Records drawn from a dataset:
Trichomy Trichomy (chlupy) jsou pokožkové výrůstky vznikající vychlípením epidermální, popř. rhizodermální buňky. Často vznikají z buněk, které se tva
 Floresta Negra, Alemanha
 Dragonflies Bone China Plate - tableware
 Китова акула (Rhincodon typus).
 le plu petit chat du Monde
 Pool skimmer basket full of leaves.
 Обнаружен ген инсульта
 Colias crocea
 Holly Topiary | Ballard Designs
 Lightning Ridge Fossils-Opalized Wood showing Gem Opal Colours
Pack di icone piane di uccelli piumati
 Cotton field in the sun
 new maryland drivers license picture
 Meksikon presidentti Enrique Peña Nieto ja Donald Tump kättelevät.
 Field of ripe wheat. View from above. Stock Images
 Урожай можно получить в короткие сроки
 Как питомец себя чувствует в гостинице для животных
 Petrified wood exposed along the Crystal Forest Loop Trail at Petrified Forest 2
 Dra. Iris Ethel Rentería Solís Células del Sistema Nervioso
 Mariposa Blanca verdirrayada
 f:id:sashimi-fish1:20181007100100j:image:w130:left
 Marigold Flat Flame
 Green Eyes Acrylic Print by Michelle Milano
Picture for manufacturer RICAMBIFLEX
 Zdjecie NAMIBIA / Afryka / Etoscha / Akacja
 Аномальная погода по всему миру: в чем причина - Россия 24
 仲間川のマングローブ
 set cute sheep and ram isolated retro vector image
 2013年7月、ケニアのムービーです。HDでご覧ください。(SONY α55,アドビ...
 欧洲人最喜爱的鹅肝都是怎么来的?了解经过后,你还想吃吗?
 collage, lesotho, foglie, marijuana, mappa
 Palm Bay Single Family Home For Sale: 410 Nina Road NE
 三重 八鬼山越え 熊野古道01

**INSTRUCTIONS FOR THE TASK**
Down to the last line, give the records again exactly.

**SOLVED PROBLEM**
Trichomy Trichomy (chlupy) jsou pokožkové výrůstky vznikající vychlípením epidermální, popř. rhizodermální buňky. Často vznikají z buněk, které se tva
 Floresta Negra, Alemanha
 Dragonflies Bone China Plate - tableware
 Китова акула (Rhincodon typus).
 le plu petit chat du Monde
 Pool skimmer basket full of leaves.
 Обнаружен ген инсульта
 Colias crocea
 Holly Topiary | Ballard Designs
 Lightning Ridge Fossils-Opalized Wood showing Gem Opal Colours
Pack di icone piane di uccelli piumati
 Cotton field in the sun
 new maryland drivers license picture
 Meksikon presidentti Enrique Peña Nieto ja Donald Tump kättelevät.
 Field of ripe wheat. View from above. Stock Images
 Урожай можно получить в короткие сроки
 Как питомец себя чувствует в гостинице для животных
 Petrified wood exposed along the Crystal Forest Loop Trail at Petrified Forest 2
 Dra. Iris Ethel Rentería Solís Células del Sistema Nervioso
 Mariposa Blanca verdirrayada
 f:id:sashimi-fish1:20181007100100j:image:w130:left
 Marigold Flat Flame
 Green Eyes Acrylic Print by Michelle Milano
Picture for manufacturer RICAMBIFLEX
 Zdjecie NAMIBIA / Afryka / Etoscha / Akacja
 Аномальная погода по всему миру: в чем причина - Россия 24
 仲間川のマングローブ
 set cute sheep and ram isolated retro vector image
 2013年7月、ケニアのムービーです。HDでご覧ください。(SONY α55,アドビ...
 欧洲人最喜爱的鹅肝都是怎么来的?了解经过后,你还想吃吗?
 collage, lesotho, foglie, marijuana, mappa
 Palm Bay Single Family Home For Sale: 410 Nina Road NE
 三重 八鬼山越え 熊野古道01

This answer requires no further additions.